A summary of changes made:

  • The most meaningful changes have been to the random tagline generation – I hacked together a Ghost helper function to provide the taglines in the server-side JavaScript, as opposed to the JQuery fiddling I was doing on the client-side before. You’ll notice taglines load with each page rather than taking a second or so to appear now. The code’s still a kludge, but it’s better.
  • I almost removed the author footer at the bottom of post bodies, but then decided to implement another random text Ghost helper function to give myself a random bio on every page refresh.
  • The most visible changes (I hope) have been to the fonts used on the site. I’ve been reading through Butterick’s Practical Typography lately and trying to apply or at least approximate what it teaches where I’m able. I’m not about to buy professional fonts for my spare-time blog, but I reckon the new Google webfonts are a noticeable step up from Georgia and Arial.
  • In-text links were previously only a slightly different shade of grey from the body text, making them very hard to notice, so I turned them all crimson. Not sure Matthew Butterick would approve, but I like ’em.

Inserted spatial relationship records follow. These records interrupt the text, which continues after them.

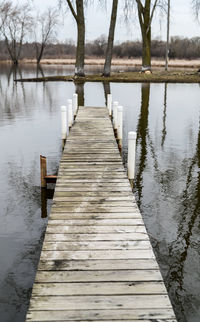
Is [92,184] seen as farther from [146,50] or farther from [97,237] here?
[146,50]

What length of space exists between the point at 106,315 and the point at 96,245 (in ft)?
3.91

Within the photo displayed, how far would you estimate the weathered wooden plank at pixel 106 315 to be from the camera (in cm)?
297

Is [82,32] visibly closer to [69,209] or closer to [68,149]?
[68,149]

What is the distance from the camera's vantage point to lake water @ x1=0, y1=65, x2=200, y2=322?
4.62 meters

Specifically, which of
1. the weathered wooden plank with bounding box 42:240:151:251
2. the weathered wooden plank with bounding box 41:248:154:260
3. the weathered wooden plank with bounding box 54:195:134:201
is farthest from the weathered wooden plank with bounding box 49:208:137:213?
the weathered wooden plank with bounding box 41:248:154:260

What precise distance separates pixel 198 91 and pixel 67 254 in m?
23.0

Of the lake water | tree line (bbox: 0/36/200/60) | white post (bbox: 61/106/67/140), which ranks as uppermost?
tree line (bbox: 0/36/200/60)

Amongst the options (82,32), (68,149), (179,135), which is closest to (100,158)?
(68,149)

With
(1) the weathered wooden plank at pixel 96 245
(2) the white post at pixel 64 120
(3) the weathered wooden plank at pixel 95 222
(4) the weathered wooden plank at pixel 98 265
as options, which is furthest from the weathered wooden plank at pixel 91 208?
(2) the white post at pixel 64 120

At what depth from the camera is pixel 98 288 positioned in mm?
3350

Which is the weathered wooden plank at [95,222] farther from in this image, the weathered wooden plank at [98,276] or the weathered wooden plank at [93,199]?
the weathered wooden plank at [98,276]

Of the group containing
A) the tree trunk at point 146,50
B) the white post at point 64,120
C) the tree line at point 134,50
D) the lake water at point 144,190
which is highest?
the tree line at point 134,50

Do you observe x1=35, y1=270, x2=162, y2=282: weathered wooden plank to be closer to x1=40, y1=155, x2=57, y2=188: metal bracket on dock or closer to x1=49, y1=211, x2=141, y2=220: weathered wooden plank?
x1=49, y1=211, x2=141, y2=220: weathered wooden plank

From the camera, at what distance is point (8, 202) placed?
283 inches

  • I made some changes to the way post excerpts are displayed – post images should be a more uniform size, headings, captions and footnotes are stripped from excerpts (more helper hacking) and excerpts are followed by a subtle ellipsis rather than that silly (READ MORE) thing (what was I thinking?)

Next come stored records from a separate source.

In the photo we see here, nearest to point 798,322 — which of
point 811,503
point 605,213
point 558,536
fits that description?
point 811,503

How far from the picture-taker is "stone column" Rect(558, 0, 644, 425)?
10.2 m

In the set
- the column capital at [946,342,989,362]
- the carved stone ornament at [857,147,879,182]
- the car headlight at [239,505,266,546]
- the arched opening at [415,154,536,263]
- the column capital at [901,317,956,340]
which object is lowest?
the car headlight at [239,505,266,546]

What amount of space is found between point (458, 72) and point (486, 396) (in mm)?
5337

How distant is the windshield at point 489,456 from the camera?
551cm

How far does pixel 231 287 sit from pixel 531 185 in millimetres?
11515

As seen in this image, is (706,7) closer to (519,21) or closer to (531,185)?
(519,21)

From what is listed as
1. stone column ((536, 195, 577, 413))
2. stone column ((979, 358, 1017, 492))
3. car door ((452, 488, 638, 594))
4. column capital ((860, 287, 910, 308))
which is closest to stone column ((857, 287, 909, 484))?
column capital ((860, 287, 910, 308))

  • In version 0.5.9 of the Ghost blogging platform, following the introduction of multiple blog authors, post metadata and a tag-organising interface, navigation links were finally implemented. Those links at the top of the page? Yeah, they were hardcoded into the page HTML until today. Now the one for the page you’re currently on turns a different colour, so you can remember. Also it’s significantly easier for me to add more.
  • Someone added Markdown footnotes to Ghost while I wasn’t looking, so now the many manual HTML footnotes on this blog have been replaced by semantically meaningful equivalents. They render mostly the same as they did before, but I’ve had to sacrifice some flexibility – the footnote system requires that all footnotes be grouped together or the page HTML breaks, so I’ve had to change my style of grouping footnotes by section. I personally think autonumbering and a clean editor are worth it, though.
  • I also changed the site banner, though the new one is very similar to the old one.

I’m thinking of writing some Ghost apps (i.e. plugins) in the future, to more cleanly implement my random taglines. It wouldn’t be too difficult a task, and I’d be able to share the results. Then maybe I can move onto those comments I’ve talked about.

If you ever want to get some practice writing and programming, learn about typography, web design and the Unix shell, I highly recommend renting some server hosting and starting a blog. It’s a lot of fun (or maybe I’m just an impossible nerd).